**Teks Sumber:**
Apel tersebut dipimpin Wakapolda NTB Brigjen Pol. Hari Nugroho sekaligus menyampaikan arahan kapolda NTB kepada pejabat utama polda, seluruh kapolres, dan kapolresta jajaran.
Dalam arahannya, wakapolda menegaskan Apel Kasatwil bukan sekadar agenda seremonial. Forum ini disebutnya sebagai ruang strategis untuk menyamakan persepsi, memperkuat komitmen, serta memastikan transformasi Polri benar-benar dirasakan masyarakat.
“Tantangan kamtibmas ke depan semakin kompleks. Ini menuntut kesiapan personel, ketajaman analisis, serta kecepatan dan ketepatan bertindak, tanpa meninggalkan profesionalisme, integritas, dan pelayanan humanis,” tegasnya.
Menurut wakapolda, profesionalisme Polri tidak hanya diukur dari kemampuan teknis kepolisian.
Sikap, perilaku, dan etika dalam melayani masyarakat menjadi faktor utama dalam membangun kepercayaan publik.
Ia meminta para Kasatwil menjadi teladan, baik dalam penegakan hukum yang berkeadilan, pelayanan publik yang prima, maupun pemeliharaan kamtibmas yang mengedepankan langkah preventif.
Penguatan sinergi lintas sektor juga menjadi perhatian. Para Kapolres dan Kapolresta diminta aktif membangun komunikasi dengan pemerintah daerah, TNI, tokoh agama, tokoh adat, tokoh masyarakat, serta seluruh elemen warga.

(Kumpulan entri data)
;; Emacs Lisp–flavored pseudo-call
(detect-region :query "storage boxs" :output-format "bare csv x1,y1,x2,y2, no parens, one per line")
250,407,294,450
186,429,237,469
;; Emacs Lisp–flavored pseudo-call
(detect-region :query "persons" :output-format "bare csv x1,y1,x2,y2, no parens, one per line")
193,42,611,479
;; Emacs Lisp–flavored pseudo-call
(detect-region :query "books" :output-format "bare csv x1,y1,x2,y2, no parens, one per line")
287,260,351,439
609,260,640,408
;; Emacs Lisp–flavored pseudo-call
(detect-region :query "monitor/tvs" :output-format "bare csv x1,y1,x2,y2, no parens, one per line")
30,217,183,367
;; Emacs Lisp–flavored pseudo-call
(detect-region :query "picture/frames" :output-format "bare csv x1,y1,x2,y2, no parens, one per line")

**Soal untuk Dijawab:**
a – Ubah paragraf dalam berita tentang Apel Kasatwil Polda NTB yang diawali "Penguatan sinergi lintas sektor" menjadi sebuah daftar singkat tanpa menghilangkan fakta pokoknya.
b – Salin dari berita tentang Apel Kasatwil Polda NTB semua kata mulai dari "Apel tersebut dipimpin" sampai ke "membangun kepercayaan publik." tanpa mengubah apa pun.
c – Lanjutkan berita tentang Apel Kasatwil Polda NTB mulai dari kalimat terakhir yang tercantum.

**Jawaban Diberikan:**
a –
- Penguatan sinergi lintas sektor juga menjadi perhatian.
- Para Kapolres dan Kapolresta diminta aktif membangun komunikasi dengan:
  - pemerintah daerah
  - TNI
  - tokoh agama
  - tokoh adat
  - tokoh masyarakat
  - seluruh elemen warga

b –
Apel tersebut dipimpin Wakapolda NTB Brigjen Pol. Hari Nugroho sekaligus menyampaikan arahan kapolda NTB kepada pejabat utama polda, seluruh kapolres, dan kapolresta jajaran.
Dalam arahannya, wakapolda menegaskan Apel Kasatwil bukan sekadar agenda seremonial. Forum ini disebutnya sebagai ruang strategis untuk menyamakan persepsi, memperkuat komitmen, serta memastikan transformasi Polri benar-benar dirasakan masyarakat.
“Tantangan kamtibmas ke depan semakin kompleks. Ini menuntut kesiapan personel, ketajaman analisis, serta kecepatan dan ketepatan bertindak, tanpa meninggalkan profesionalisme, integritas, dan pelayanan humanis,” tegasnya.
Menurut wakapolda, profesionalisme Polri tidak hanya diukur dari kemampuan teknis kepolisian.
Sikap, perilaku, dan etika dalam melayani masyarakat menjadi faktor utama dalam membangun kepercayaan publik.

c –
“Sinergi yang kuat adalah kunci menjaga stabilitas kamtibmas sekaligus mendukung program pembangunan daerah,” ujarnya.
Selain itu, Wakapolda menyoroti pentingnya pemanfaatan teknologi informasi. Jajaran diminta mengoptimalkan pelayanan kepolisian berbasis digital, meningkatkan transparansi penanganan perkara, serta merespons cepat setiap pengaduan masyarakat.
“Kritik dan masukan publik jangan dihindari. Jadikan itu bahan evaluasi untuk meningkatkan kinerja dan kepercayaan masyarakat,” pesannya.
Menutup arahannya, Wakapolda mengajak seluruh Kasatwil bekerja dengan dedikasi, loyalitas, dan semangat pengabdian tinggi, berlandaskan nilai Tribrata dan Catur Prasetya.
Melalui Apel Kasatwil 2025, Polda NTB diharapkan mampu merumuskan langkah strategis yang konkret dan aplikatif, sehingga transformasi Polri yang profesional benar-benar terasa di tengah masyarakat Nusa Tenggara Barat.